No. 14 South Carolina's coach, Dawn Staley, was not happy Thursday after holding a comfortable 44-30 halftime lead and shooting a season-high 56 percent only to surrender it all and lose 78-74 on the road to No. 9 Kentucky.
Staley didn't have much to say when she took the dais at Memorial Coliseum after South Carolina held a 44-30 halftime lead on 56 percent shooting only to surrender it all and lose 78-74 on the road to No. 9 Kentucky.
"They scored more points than we did," Staley said of the Wildcats.
The Gamecocks (20-5, 8-4 Southeastern Conference) shot 18 of 32 in the first half, and continued their efficiency early in the second. They made their first five attempts after halftime and did not miss a shot until 11:05 was left.
But the Wildcats (22-3, 10-2) answered methodically, limiting their turnovers and maximizing opportunities despite a rebounding disadvantage.
A'dia Mathies hit a 3-pointer with 3:50 to play that gave Kentucky its first lead of the second half at 69-68. South Carolina never regained the lead, but it did tie the game twice. Kastine Evans broke the last tie with a two-pump-fake lay-up with 24.4 seconds left.
Jennifer O'Neill and Evans each hit a pair of free throws in the final 15 seconds to cement Kentucky's 10th league win of the season.
"We just knew we had to grind it out, go out and put a focus on winning every four-minute set," Mathies said. "I don't know how many we won, but we obviously won enough. We got the victory. We know we couldn't make a 14-point play. So we just knew we had to grind it out and get stop after stop. We got a win doing it."
South Carolina looked ready to pull away early in the game. It went on a 13-2 run over a four-minute stretch in the first half, silencing the 5,828 fans at Memorial Coliseum. Each time the Wildcats worked their way back into close range in the first half, South Carolina had an answer.
Asia Dozier hit a 3-pointer as time expired in the first half to give the Gamecocks a 44-30 lead at the break, and South Carolina's lead reached its widest margin at 46-30 with 19:41 to play.

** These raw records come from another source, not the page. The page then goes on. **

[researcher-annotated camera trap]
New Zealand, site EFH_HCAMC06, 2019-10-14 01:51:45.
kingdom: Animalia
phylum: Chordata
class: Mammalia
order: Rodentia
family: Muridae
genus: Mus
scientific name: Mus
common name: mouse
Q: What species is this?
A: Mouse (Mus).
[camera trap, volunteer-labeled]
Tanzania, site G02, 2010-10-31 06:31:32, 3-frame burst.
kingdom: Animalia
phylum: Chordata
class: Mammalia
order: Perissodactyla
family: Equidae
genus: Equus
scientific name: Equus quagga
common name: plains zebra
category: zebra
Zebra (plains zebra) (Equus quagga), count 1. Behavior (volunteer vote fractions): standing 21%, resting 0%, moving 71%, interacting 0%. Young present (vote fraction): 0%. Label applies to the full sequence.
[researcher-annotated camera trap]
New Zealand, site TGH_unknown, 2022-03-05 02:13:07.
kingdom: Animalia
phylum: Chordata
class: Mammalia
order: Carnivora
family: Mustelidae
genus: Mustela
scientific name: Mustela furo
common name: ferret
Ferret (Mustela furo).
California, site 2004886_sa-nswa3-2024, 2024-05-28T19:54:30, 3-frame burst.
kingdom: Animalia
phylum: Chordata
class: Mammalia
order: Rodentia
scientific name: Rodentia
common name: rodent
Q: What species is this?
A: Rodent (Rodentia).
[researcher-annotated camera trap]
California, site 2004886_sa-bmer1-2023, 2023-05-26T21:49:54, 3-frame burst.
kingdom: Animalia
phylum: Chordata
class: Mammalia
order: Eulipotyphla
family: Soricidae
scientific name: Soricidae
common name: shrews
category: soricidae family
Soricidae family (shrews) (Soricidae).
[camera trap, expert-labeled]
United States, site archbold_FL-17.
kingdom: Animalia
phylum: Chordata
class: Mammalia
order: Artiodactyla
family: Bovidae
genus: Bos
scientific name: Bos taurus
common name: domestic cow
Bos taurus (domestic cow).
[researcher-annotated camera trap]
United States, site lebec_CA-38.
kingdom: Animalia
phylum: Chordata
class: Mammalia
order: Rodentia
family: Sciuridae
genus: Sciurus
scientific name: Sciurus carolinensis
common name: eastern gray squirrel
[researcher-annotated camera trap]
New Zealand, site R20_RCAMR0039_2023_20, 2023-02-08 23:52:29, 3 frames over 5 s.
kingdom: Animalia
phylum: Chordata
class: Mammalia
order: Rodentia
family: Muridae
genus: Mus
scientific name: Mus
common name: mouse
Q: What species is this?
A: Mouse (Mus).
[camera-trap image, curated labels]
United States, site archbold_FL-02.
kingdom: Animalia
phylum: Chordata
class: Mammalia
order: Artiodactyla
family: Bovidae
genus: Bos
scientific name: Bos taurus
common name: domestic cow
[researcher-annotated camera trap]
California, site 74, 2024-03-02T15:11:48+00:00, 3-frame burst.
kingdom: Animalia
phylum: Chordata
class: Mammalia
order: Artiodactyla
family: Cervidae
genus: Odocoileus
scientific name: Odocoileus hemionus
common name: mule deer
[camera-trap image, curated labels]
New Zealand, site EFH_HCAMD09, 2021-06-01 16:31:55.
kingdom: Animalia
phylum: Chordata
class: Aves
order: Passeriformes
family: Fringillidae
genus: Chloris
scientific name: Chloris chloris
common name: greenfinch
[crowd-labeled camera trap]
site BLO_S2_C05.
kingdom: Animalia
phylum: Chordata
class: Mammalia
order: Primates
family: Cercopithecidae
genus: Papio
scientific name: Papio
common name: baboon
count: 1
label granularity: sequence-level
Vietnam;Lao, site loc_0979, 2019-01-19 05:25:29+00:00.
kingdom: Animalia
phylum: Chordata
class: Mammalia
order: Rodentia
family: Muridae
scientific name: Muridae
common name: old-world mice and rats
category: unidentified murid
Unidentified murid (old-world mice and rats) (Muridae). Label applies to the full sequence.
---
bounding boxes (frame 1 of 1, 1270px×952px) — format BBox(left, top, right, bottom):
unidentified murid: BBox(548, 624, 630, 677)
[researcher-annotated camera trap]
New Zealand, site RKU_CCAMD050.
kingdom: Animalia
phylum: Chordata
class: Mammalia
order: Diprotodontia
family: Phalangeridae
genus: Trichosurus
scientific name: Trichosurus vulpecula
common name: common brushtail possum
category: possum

The Wildcats were expecting a tongue lashing from coach Matthew Mitchell at halftime. Instead, he stayed calm and encouraged his team to slowly work its way back in the game, embracing the process instead of searching for a 14-point play.
"That's such a difficult half to watch, and you feel bad and everybody's down," Mitchell said. "You have to show some leadership at that time. You must get in there-it's your job as a coach to figure out how to change it."
It was South Carolina's first loss of the season when leading at halftime; the Gamecocks are now 18-1 in such games.
Staley was asked if losing in such a game-when the offense performed as well as it did all season, especially in such a rowdy environment, was more discouraging than any of the team's other four losses this season. Staley didn't elaborate much.
"It's always frustrating to lose a basketball game that we're very capable of winning," she said.